INSTRUCTION:
In the interview below, why does the poet name the old Elizabethans as ideal readers?

SELECTION:
Is this a narrative poem?


Not really. Only implicitly, obliquely. See above.

Do you remember who you were reading when you wrote this poem? Any influences you’d care to disclose?

No, I don't remember who I was reading, but I know my influence when I write the heroic couplet is basically Alexander Pope.

Do you have any particular audience in mind when you write, an ideal reader?

No. My ideal readers were the old Elizabethans. They liked metaphor and emotion and serious play and wit.

Did you let anyone see drafts of this poem before you finished it? Is there an individual or a group of individuals with whom you regularly share work?

No and no.

How does this poem differ from other poems of yours?

It's not that often that I directly engage with the classical Mediterranean epic tradition in this overt a way.

What is American about this poem?

The runway tracklights. And the speaker.

Was this poem finished or abandoned?

Finished.

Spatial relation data
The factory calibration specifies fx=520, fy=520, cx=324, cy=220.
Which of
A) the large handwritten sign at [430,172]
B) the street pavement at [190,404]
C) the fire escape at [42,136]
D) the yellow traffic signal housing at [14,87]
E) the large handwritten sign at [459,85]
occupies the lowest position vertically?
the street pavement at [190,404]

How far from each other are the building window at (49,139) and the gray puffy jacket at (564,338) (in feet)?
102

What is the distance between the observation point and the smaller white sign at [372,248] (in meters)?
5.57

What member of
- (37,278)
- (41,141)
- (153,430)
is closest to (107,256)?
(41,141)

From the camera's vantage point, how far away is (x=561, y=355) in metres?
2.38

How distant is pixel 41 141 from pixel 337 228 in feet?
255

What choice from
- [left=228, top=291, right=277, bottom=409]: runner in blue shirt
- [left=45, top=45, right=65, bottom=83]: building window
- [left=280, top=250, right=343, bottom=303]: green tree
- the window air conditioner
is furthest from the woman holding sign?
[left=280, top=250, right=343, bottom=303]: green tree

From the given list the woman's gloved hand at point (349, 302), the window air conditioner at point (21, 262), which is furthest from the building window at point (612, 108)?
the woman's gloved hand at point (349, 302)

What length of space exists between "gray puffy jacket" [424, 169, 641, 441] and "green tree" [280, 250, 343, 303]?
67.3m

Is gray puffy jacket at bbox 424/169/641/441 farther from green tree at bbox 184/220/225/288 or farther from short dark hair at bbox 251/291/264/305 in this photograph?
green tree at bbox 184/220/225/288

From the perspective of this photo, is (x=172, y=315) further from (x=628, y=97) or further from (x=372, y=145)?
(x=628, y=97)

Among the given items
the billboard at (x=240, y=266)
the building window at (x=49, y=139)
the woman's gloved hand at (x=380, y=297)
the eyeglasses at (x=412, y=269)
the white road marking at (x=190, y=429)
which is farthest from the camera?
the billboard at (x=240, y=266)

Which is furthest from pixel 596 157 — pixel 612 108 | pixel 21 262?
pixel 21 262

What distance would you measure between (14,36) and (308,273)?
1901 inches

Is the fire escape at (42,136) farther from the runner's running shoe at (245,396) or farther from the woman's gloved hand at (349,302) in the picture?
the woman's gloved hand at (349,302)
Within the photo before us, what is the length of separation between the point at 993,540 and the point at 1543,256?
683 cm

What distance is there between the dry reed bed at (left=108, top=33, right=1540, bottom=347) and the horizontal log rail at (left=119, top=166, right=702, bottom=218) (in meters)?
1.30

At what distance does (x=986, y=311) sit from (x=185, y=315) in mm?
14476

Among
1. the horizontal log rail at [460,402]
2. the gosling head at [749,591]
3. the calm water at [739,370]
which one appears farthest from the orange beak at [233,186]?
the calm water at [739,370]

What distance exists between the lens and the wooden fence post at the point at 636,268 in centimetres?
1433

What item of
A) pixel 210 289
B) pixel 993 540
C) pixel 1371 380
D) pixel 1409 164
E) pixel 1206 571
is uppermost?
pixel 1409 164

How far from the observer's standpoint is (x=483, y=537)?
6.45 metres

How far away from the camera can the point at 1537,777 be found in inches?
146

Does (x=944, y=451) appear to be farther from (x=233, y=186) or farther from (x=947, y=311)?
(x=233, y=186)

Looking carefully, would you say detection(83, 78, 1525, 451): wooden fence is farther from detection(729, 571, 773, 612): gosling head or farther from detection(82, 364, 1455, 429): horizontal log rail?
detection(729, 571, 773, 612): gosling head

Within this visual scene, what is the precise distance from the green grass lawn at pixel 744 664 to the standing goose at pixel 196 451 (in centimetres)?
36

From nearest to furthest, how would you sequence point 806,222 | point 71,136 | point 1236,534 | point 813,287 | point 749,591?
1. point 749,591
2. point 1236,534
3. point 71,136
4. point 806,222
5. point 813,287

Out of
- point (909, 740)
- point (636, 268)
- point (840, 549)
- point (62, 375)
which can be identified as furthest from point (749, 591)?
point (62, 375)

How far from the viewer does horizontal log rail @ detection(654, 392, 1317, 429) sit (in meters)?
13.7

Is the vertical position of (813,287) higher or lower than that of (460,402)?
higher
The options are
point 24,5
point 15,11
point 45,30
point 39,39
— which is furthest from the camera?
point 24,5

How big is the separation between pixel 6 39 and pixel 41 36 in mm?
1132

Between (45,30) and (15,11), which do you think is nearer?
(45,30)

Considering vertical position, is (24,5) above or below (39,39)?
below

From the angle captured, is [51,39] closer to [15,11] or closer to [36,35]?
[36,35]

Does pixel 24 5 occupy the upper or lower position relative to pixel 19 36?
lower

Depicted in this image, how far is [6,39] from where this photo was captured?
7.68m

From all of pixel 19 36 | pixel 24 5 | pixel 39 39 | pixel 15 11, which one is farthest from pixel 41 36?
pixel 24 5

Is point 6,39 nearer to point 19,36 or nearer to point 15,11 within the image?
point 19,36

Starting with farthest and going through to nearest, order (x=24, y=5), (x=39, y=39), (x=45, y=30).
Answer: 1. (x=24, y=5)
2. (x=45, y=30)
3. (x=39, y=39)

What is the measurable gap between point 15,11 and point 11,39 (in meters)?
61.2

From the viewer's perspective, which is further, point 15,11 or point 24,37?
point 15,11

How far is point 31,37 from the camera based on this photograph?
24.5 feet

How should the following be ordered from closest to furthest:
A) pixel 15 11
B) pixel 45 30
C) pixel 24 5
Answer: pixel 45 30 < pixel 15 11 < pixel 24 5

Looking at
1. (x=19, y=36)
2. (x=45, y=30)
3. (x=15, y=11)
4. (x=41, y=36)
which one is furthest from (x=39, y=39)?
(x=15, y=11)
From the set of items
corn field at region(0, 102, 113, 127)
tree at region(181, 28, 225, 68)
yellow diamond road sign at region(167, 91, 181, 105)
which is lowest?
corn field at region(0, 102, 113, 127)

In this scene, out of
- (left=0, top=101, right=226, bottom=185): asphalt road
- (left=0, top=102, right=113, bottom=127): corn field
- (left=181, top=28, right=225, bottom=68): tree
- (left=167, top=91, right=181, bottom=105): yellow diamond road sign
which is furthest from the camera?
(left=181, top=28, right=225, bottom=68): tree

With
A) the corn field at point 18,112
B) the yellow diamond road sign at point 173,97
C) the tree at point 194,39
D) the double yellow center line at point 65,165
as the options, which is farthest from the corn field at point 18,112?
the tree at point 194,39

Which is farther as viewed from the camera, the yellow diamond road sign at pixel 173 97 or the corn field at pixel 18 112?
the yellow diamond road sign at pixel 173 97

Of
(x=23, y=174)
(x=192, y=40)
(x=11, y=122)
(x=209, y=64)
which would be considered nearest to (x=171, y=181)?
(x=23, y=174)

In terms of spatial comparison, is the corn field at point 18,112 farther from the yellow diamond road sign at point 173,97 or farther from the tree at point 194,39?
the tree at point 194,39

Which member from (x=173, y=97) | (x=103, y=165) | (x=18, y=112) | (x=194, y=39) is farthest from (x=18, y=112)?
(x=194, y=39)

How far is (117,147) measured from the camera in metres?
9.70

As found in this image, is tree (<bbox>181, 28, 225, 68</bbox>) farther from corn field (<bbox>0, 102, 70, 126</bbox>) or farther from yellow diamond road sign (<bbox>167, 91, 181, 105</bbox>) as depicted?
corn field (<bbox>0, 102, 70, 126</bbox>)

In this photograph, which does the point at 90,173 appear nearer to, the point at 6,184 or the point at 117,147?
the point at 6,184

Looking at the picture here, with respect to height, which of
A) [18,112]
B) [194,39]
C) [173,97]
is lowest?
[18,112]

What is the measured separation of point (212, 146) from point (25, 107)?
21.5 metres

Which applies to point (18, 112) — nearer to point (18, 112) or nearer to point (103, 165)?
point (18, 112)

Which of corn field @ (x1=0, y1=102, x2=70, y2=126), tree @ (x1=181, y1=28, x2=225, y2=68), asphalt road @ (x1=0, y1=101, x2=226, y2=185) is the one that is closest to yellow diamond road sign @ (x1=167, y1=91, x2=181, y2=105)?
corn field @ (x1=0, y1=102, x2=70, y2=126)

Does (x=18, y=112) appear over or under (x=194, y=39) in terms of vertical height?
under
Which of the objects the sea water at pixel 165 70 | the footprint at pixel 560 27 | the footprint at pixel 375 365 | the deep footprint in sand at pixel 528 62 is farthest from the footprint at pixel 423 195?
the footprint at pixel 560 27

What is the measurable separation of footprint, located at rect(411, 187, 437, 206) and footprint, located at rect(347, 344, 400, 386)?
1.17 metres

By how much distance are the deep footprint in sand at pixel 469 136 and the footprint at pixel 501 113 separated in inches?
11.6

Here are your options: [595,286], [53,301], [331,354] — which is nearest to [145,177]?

ANSWER FOR THIS EXERCISE:
The poet names the old Elizabethans as ideal readers because they liked metaphor, emotion, serious play, and wit.